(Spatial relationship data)
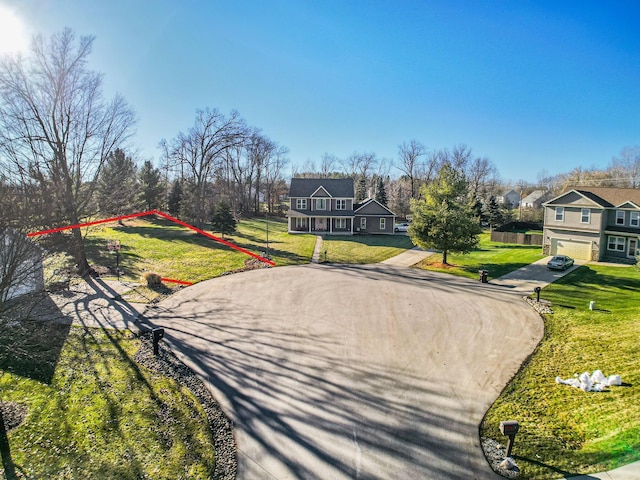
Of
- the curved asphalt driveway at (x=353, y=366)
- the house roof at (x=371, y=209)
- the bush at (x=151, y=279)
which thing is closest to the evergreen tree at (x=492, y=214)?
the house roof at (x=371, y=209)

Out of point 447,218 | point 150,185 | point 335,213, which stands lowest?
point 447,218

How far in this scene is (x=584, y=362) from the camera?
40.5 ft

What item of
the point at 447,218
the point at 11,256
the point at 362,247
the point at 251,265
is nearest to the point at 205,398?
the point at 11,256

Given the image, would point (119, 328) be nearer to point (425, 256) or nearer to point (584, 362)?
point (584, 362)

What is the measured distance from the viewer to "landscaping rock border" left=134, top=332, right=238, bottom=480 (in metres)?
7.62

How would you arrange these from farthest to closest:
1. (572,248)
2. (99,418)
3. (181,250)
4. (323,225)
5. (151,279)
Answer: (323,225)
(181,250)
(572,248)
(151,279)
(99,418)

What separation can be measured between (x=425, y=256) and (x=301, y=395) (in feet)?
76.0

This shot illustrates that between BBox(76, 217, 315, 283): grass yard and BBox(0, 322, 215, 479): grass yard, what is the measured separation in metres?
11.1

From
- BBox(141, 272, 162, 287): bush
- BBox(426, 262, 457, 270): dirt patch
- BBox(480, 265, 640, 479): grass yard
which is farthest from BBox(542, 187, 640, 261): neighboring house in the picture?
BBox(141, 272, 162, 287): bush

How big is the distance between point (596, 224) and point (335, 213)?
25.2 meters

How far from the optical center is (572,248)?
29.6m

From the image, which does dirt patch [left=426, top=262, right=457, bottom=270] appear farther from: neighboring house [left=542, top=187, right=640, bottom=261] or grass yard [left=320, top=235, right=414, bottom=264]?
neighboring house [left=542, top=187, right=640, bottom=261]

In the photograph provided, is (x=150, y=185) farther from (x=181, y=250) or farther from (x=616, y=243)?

Short exercise: Reproduce every entry above word for word, without the pictures.

Response:
Of
- the curved asphalt driveway at (x=353, y=366)
- the house roof at (x=371, y=209)
- the bush at (x=151, y=279)
which thing is closest to the evergreen tree at (x=492, y=214)?
the house roof at (x=371, y=209)

Out of point 447,218 | point 150,185 | point 335,213, which stands lowest?
point 447,218

How far in this scene is (x=584, y=362) from the camera?
40.5 ft

What item of
the point at 447,218
the point at 11,256
the point at 362,247
the point at 251,265
is nearest to the point at 205,398?
the point at 11,256

Given the image, would point (119, 328) be nearer to point (425, 256) or nearer to point (584, 362)?
point (584, 362)

What is the measured distance from the viewer to "landscaping rock border" left=134, top=332, right=238, bottom=480 (in metres)?
7.62

How would you arrange these from farthest to closest:
1. (572,248)
2. (99,418)
3. (181,250)
4. (323,225)
5. (151,279)
Answer: (323,225)
(181,250)
(572,248)
(151,279)
(99,418)

What separation can be measured between (x=425, y=256) and (x=301, y=395) (in feet)?
76.0

This shot illustrates that between BBox(76, 217, 315, 283): grass yard and BBox(0, 322, 215, 479): grass yard, what is the measured separation in metres?
11.1

From
- BBox(141, 272, 162, 287): bush
- BBox(426, 262, 457, 270): dirt patch
- BBox(480, 265, 640, 479): grass yard
which is farthest from BBox(542, 187, 640, 261): neighboring house in the picture?
BBox(141, 272, 162, 287): bush

How big is the distance between point (596, 224) and point (335, 213)?
25.2 meters

How far from the optical center is (572,248)?
29.6m

From the image, which does dirt patch [left=426, top=262, right=457, bottom=270] appear farther from: neighboring house [left=542, top=187, right=640, bottom=261] or grass yard [left=320, top=235, right=414, bottom=264]?
neighboring house [left=542, top=187, right=640, bottom=261]

In the photograph provided, is (x=150, y=185) farther from (x=181, y=250) or farther from (x=616, y=243)?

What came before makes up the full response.